Foreign currency and short-term borrowings are examples of inverted debt. This makes the good times better and the bad times worse. Long-term fixed-rate local-currency borrowing is an example of hedged debt. During an inflation or currency crisis, the cost of servicing the debt actually declines in real terms, providing the borrower with some automatic relief, and this relief increases the worse conditions become.
Highly inverted debt structures are very dangerous because they reinforce negative shocks and can cause events to spiral out of control, but unfortunately they are very popular because in good times, when debt levels typically rise, they magnify positive shocks.
3. The economy’s underlying volatility matters. Less volatile economies are less subject to violent fluctuations, especially if the performance of the economy is correlated with financing ability. This is especially a problem for countries whose economies are highly dependent on commodities. Typically, commodity prices go down in bad times, making it that much harder to export profitably.
4. The structure of the investor base matters. Contagion is caused not so much by fear, as most people assume, but by large amounts of highly leveraged positions, which force investors into various forms of delta hedging, that is, buy when prices rise, and sell when they drop.
5. The composition of the investor base also matters. A sovereign default is always a political decision, and it is easier to default if the creditors have little domestic political power or influence. Unless foreign investors have old-fashioned gunboats or a monopoly of new financing, for example, it is generally safer to default on foreigners than on locals. It is also easier to default on households via financial repression than it is to default on wealthy and powerful locals.
As you can see, the structure and ownership are almost more important than absolute debt levels themselves. This has very important implications, which we will go into as we go country by country around the world.
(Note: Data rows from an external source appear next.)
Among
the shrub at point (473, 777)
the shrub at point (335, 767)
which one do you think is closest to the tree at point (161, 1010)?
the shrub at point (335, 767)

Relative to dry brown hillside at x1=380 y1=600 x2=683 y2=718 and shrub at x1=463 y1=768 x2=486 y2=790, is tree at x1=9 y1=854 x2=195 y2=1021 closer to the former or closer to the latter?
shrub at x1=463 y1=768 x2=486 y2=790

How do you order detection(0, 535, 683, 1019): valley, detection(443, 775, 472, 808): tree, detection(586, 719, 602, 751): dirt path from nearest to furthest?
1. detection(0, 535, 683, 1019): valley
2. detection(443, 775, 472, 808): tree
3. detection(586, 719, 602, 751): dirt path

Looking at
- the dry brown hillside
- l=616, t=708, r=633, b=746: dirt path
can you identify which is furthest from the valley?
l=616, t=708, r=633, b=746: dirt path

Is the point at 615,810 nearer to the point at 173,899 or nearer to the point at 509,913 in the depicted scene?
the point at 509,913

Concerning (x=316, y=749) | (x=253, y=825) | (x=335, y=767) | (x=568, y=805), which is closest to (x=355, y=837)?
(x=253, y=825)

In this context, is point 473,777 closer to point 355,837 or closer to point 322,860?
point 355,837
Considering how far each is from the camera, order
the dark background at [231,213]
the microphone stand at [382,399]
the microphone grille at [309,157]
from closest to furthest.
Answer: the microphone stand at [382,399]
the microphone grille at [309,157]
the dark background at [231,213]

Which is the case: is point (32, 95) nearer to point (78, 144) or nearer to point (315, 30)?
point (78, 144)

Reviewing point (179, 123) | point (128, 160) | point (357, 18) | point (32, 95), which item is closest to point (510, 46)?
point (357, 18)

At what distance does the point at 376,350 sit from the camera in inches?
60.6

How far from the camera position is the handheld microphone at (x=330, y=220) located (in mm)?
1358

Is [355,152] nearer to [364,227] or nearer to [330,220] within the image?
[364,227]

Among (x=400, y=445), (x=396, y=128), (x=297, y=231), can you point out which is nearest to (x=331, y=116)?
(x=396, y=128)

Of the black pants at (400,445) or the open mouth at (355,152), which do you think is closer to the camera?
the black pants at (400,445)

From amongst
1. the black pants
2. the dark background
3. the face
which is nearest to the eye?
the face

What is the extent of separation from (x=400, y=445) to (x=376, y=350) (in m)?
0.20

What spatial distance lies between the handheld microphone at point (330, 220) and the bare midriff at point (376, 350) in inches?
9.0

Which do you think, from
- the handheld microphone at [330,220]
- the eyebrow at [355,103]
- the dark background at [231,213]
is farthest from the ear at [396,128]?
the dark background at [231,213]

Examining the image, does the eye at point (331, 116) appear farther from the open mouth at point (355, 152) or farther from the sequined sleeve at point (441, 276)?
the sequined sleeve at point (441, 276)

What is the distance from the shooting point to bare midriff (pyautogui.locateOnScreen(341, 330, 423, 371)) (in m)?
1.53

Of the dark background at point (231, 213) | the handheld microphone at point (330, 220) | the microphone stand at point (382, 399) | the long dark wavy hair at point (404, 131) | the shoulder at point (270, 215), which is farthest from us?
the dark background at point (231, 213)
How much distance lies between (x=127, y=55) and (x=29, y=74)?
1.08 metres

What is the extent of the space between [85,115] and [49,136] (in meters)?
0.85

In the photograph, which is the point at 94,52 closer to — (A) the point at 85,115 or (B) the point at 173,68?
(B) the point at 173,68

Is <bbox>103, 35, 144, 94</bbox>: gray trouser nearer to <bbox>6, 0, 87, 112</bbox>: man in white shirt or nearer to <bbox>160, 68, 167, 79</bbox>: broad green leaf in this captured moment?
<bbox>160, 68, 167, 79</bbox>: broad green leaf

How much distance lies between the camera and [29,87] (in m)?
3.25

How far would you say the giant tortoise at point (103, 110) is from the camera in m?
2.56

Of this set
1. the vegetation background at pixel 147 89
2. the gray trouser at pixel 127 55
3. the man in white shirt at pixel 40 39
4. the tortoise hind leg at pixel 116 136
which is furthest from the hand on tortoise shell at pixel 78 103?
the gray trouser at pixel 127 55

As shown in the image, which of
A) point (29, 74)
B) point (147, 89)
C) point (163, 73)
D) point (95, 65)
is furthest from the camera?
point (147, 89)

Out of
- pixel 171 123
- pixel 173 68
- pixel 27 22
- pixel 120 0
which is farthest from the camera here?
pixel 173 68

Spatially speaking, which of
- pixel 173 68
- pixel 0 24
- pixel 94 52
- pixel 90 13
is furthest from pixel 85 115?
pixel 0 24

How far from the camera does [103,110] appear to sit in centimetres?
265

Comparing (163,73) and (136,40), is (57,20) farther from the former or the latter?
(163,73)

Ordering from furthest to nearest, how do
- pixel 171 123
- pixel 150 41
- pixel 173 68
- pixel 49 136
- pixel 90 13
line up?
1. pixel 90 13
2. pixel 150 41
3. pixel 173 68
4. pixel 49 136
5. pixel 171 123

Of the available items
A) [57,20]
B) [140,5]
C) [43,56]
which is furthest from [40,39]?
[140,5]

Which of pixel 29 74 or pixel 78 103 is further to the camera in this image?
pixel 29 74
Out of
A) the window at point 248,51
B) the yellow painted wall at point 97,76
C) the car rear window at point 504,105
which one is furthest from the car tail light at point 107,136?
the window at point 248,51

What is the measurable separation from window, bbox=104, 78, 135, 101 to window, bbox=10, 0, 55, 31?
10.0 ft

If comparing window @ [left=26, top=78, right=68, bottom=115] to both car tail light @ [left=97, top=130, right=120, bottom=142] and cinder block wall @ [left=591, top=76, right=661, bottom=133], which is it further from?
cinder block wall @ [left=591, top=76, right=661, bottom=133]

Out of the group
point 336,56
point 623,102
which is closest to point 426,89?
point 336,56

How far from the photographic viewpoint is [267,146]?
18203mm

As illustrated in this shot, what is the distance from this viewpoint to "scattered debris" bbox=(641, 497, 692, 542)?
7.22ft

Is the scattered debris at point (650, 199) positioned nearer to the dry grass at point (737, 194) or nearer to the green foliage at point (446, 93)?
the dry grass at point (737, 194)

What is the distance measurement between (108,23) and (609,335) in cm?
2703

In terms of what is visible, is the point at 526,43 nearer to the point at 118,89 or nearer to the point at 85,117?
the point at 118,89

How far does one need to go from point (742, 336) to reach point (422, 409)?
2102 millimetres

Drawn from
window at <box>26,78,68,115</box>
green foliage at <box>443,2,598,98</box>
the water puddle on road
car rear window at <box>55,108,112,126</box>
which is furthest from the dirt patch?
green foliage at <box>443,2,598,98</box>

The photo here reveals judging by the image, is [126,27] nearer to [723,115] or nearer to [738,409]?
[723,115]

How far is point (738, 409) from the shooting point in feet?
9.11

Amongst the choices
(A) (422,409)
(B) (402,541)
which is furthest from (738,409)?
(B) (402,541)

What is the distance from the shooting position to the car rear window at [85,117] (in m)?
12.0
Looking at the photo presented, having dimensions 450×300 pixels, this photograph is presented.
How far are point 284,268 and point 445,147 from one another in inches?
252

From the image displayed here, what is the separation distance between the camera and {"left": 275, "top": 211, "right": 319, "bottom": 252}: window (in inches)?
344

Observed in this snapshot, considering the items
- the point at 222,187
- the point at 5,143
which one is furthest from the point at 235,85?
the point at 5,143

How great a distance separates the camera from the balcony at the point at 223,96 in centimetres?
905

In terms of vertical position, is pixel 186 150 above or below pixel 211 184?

The insight that it is better to borrow in local currency versus foreign currency is critical. The United States and the United Kingdom, for example, are able to borrow exclusively in their own currency. This acts as an important shock absorber in bad times. It also creates an incentive to use devaluation and inflation as a means of financial repression. Devaluation hurts foreign bondholders, and inflation eases payments in your own currency in the short run.
Smaller countries are less able to borrow in their own currency. In the case of Iceland and Hungary, for example, borrowing large amounts of money in foreign currency means that they are trapped in a vicious circle that is usually only cured by default. For larger countries that can borrow in their own currency, like the United States, we’ll most likely see inflation as central banks come to the aid of cash-strapped governments who insist on spending.
The tour of the world won’t be pretty, but at least we hope it will be informative.